H.influenzae. Garcia-Vallve (16), Nakamura et al. (14) and we are the voters concerned with the analysis of the H.influenzae genome (Supplementary Material 5 and Table 3 , H.influenzae). The originality of results obtained by Nakamura (14) is the salient feature of this comparison. The number of detected HT genes is more than twice higher for Nakamura et al., whereas the part belonging to the majority consensus is the smallest ( Table 3) . Eleven genes are detected both by Garcia-Vallve and Nakamura (14, 16) but not by our method; however, the small number of voters precludes any specific comment in this respect. The probable number of HT genes in H.influenzae would range between 11 and 273, with a 'reasonable' estimation around 60 (majority consensus of 57) ( Table 4 ).

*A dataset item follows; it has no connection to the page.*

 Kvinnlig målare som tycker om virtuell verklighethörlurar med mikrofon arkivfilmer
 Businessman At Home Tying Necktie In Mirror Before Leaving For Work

The results obtained by Hayes and Borodovsky (35) are clearly at variance with the others (Table 4 ). Although the proportion of claimed outliers is within the range of published numbers for E.coli (14, 16, 24, 34, 35, 37) , 37% of them are method-specific, and the agreement with other methods is weak (Table 4 ). Hayes and Borodovsky have obviously developed an approach based on HMM dealing with specific outliers. Lawrence and Ochman (34) also get a poor rating especially because they detect about twice as many genes as the other authors do (Table 4) .

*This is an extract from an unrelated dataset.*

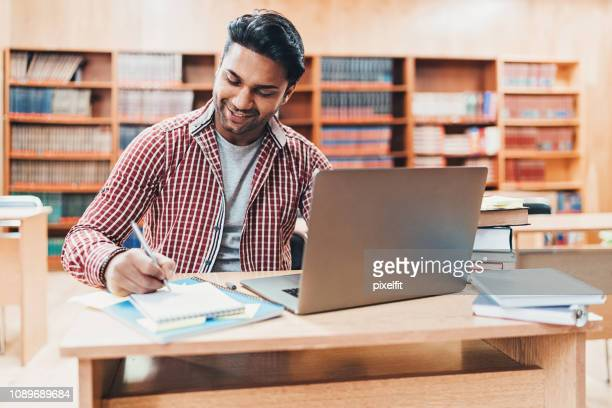 student in a library - indian ethnicity stock pictures, royalty-free photos & images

It is worth noting that if the cut-off distance for our method is lowered, i.e. 95% instead of 99% for instance, some of the 'single vote' genes are dug out (for details about the impact of the cut-off distance, see Supplementary Material 7). Meanwhile, the percentage of outliers as reported by our approach rises to 20% and the percentage of 'single vote' genes reaches 24%. As expected, a high cut-off distance provides few single vote genes at the risk of missing some potentially transferred genes. Lowering the cut-off increases the proportion of single vote genes with the advantage of detecting most of the potential transfers (Supplementary Material 7) . There is obviously a continuous grading in gene 'atypicality'. It is suggested to first consider most 'consensual' genes as potential HTs and then apply amelioration models to explain the grading.

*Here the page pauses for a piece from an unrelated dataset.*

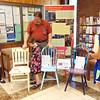 Debbie Blank | The Herald-Tribune<br /> Batesville Rotary Club members (from left) Marie Dausch and Mike Kruse, his granddaughter Monroe Phillips, 6, Indianapolis and Batesville High School Interact Club adviser Lisa Gausman admire hand-painted contributions for a Chairs for Charity silent auction at Sawdust Days first event, a Friday night library concert. The club, which stands for International Action, is a youth organization sponsored by Rotary International.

It is difficult to assess the relevancy of proposed donors, because genes detected as potential HT have generally undergone amelioration (8) . The comparison of recently diverged genomes (species or strains) provides the opportunity to find recent HTs, for which corresponding homologous genes in the donor species may be detected (52) . Such a study is performed for five E.coli strains (two K12 strains: E.coli MG1655, E.coli W3110, one uropathogenic strain: E.coli CFT073, two enterohaemorrhagic strains: E.coli O157-H7 RIMD 0509952, E.coli O157-H7_EDL933) and two Shigella flexneri strains (S.flexneri 2a 2457T, S.flexneri 2a 301). These seven strains/ species have recently diverged, genome sizes are different and the proportion of horizontally transferred genes varies from one strain/species to another (14, 52) . For instance, only $40% of the non-redundant set of proteins is common to E.coli strains CFT073, 0157-H7 EDL 9333 and MG1655 (53) . These strains/species can be clustered in four groups with respect to phylogeny (Table 5) .

Two criteria are used to searching for 'recent horizontally transferred genes': atypical regions (window size 1 kb, step 0.5 kb) (i) must have a signature that differs greatly from that of the host [distance to host must be at least >325, 2.5 times the E.coli intrinsic mean distance (Table 1) ] and (ii) must be present in a limited number of strains/species to ascertain their recentness. In fact, outliers meeting the first criterion generally aggregate into several heterogeneous clusters (K-means clustering) that usually include samples from each strain/species. In some instances, however, some strains/species were absent from the cluster. It was subsequently considered that the corresponding regions might have been recently acquired by the relevant strains/ species. Table 5 shows a selection of potential recently transferred genes. Each cluster of atypical regions contains genes present in a specific set of strains. Some atypical genes are strainspecific, some are only absent in the non-pathogenic K12 strains and intermediate situations are also encountered.

FASTA and Blast searches confirm that these genes are absent from some of the tested strains as already observed in the analysis complete genomes (53) (54) (55) . In a large number of cases, we are able to find a well-conserved homologous gene in another species (Table 5) . It is interesting to note that some of the suggested donors using our 12 000 signature database are in agreement with the species found by alignment methods. When no homologous gene is found, the proposed donors give credit to the known mechanisms of gene transfer (bacteriophages or plasmids) ( Table 5) .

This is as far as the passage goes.